El avanzado estado de deterioro de la Ruta Nacional 152, en la provincia de La Pampa, ha superado el problema de la transitabilidad para convertirse en un factor de aislamiento para las localidades que dependen de este corredor estratégico. La traza, que une Padre Buodo con Casa de Piedra a lo largo de 290 kilómetros, es una vía fundamental de conexión entre el centro del país y la Patagonia, pero su condición actual limita el acceso a derechos básicos para las comunidades de la región.
En este contexto, el ministro de Obras y Servicios Públicos, Alfredo Intronati, se reunió en la zona con el intendente de Puelches, Julio Gerez, la intendenta de Gobernador Duval, María Eugenia Grazide, y vecinos para constatar el estado de la calzada. La falta de mantenimiento ha provocado una drástica reducción de servicios esenciales, como la disminución o eliminación del transporte público, serias dificultades para los traslados sanitarios de urgencia y obstáculos para los estudiantes que necesitan la ruta para asistir a clases.
Las consecuencias económicas y sociales son severas. “Hace mucho tiempo que no llegan transportes a Gobernador Duval, y trasladar personas a centros de mayor complejidad se volvió una complicación cotidiana”, advirtió la intendenta Grazide. Por su parte, Gerez señaló que “ya no hay colectivos ni comisionistas con frecuencia diaria, lo que perjudica a productores y vecinos. La ruta en este estado un peligro real porque atenta contra la seguridad y la vida de los usuarios”.
El impacto en la actividad comercial y turística es crítico. Alberto Medina, comerciante y hotelero de Puelches, describió la situación: “Está todo parado. Los proveedores ya no vienen y tenemos que viajar nosotros a buscar mercadería. Cada vez hay menos clientes y los costos siguen siendo los mismos. El estado de la ruta nos deja afuera del sistema”. En la misma línea, la viceintendenta de Puelches, Carolina Antimán, calificó el panorama como “una situación desastrosa”, denunciando la falta de transporte, el nulo movimiento comercial y los frecuentes accidentes, concluyendo que “el abandono es total”.
El deterioro de la calzada es generalizado, con baches profundos, grietas y deformaciones. Los tramos más comprometidos se identificaron entre El Carancho y el Parque Nacional Lihué Calel, entre General Acha y El Carancho, y en el sector de Puelches a Casa de Piedra. A esto se suma la ausencia de señalización horizontal, lo que incrementa el riesgo en una vía con intenso tránsito de cargas y turismo.

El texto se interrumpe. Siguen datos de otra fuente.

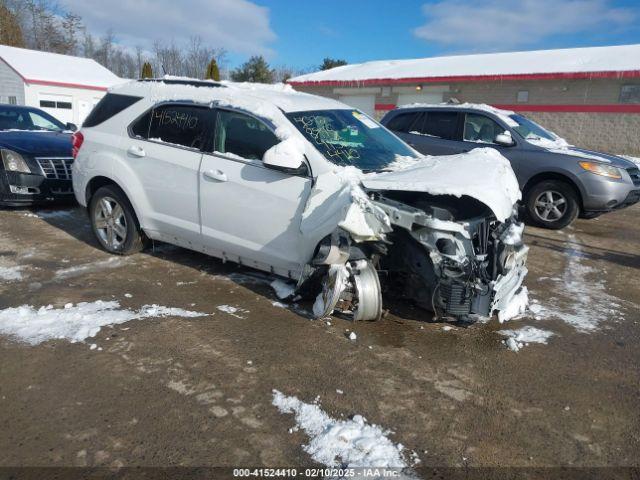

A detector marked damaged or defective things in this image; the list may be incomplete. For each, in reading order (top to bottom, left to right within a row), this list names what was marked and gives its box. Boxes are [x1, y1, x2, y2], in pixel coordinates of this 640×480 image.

broken headlight assembly [1, 150, 30, 174]
exposed tire [88, 184, 147, 255]
damaged white suv [72, 79, 528, 322]
crumpled hood [362, 148, 524, 221]
exposed tire [524, 180, 580, 231]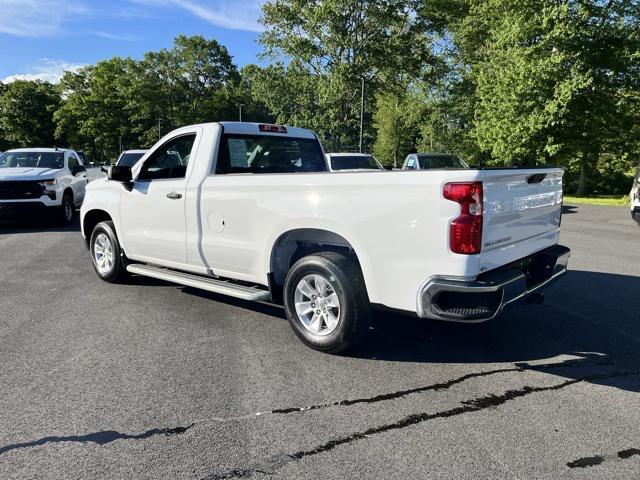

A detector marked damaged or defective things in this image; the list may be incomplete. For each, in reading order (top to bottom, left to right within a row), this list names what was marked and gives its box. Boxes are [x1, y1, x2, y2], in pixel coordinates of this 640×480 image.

El ministro Intronati se comprometió a gestionar ante el Gobierno nacional un plan de reparación integral. “El estado de la Ruta Nacional 152 es una preocupación constante. Existe un impuesto a los combustibles destinado al mantenimiento vial que no se está aplicando, y eso se refleja claramente en este deterioro”, sostuvo. Si bien reconoció el esfuerzo del personal de Vialidad Nacional, afirmó que “sin recursos no hay buenos resultados” y que el bacheo es insuficiente ante la necesidad de una intervención estructural. Además, cuestionó la falta de respuesta al pedido de traspaso de la ruta a la provincia: “Si no tenemos autorización, no podemos intervenir. Hoy ni siquiera esa posibilidad está siendo concedida”.
Un factor que agrava la situación es el aumento del tránsito pesado vinculado a Vaca Muerta, que pasó de un promedio de 200 a 300 camiones diarios a entre 800 y 1.200, acelerando el desgaste de la calzada. “Las rutas son un medio de integración y deben garantizar seguridad. Hoy muchas rutas provinciales absorben un tránsito que no les corresponde”, explicó el ministro. El estado de la Ruta 152 expone así una problemática que trasciende la infraestructura, afectando el acceso a la salud, la educación y el desarrollo económico de una vasta región pampeana.